Pro-whaling bumber sticker. Source: the author

Pro-whaling bumper sticker. Photo credit: Ben Singleton

While there’s clearly no ‘correct’ answer to the question of whether “grindadráp” is necessary or not, after having spent time there two related aspects are striking. The first is how expensive everything is. Living in the Faroe Islands is a pricy affair, even in comparison to other Scandinavian countries. The second is how little locally produced food there is. Almost everything seems to either come from Denmark or the UK.

Historically, the Faroese grew wheat, but it was never very successful and was quickly abandoned once new possibilities opened up to exploit the sea in the early nineteenth century. The only agricultural produce has traditionally been potatoes, rhubarb and angelica; very little of these seem to make it into the market economy. Land is uneven and poor; it takes a considerable effort to eke small amounts of food from the landscape.

The resources of the ocean – birds, fish and mammals – have always been a large part of Faroese food production and remain so for many people. Much of the produce available in the Faroes comes at the end of a long supply chain. Fruit and vegetables may be rather unsavoury and have a short shelf-life, particularly in shops outside of the capital.

These two observations are important to understand discussions about the necessity of various Faroese practices. Every local resource they cease to utilise increases the country’s reliance on expensive foodstuffs from outside, often at the end of globalised, exploitive supply chains. This has ecological, political and economic consequences along with the social changes that reducing food sharing networks would entail.
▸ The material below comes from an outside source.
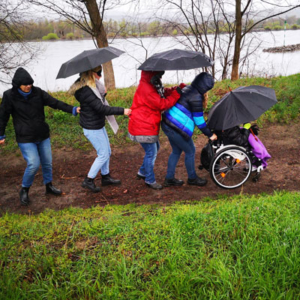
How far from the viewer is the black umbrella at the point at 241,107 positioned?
3943 millimetres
For many of the more vocal public defenders of pilot whaling, a significant motivation for them is a desire to maintain what little autonomy the Faroe Islands have on the world stage. This also goes with an eye on the future; the Faroe Islands are already at the mercy for petrol prices for much of their lifestyle goods and relying more on food from abroad will exacerbate this. Likewise, potentially having to over-utilise other resources (e.g. fisheries) will have its own environmental and social costs (Fielding 2010).

This of course doesn’t mean that the Faroese should carry on whaling. There are numerous other factors (not least cruelty and the levels of toxins in the meat) that need to considered. Just because when one goes into Faroese shops there is plenty of food available, however, this does not actually make whaling unnecessary in itself. Necessity is a complicated question for the Faroese, one that lacks a simple answer.

* Benedict Singleton is a PhD student in the University of Örebro in Sweden. His PhD thesis comprises of a range of research projects clustered around marine biology and its relationship to society.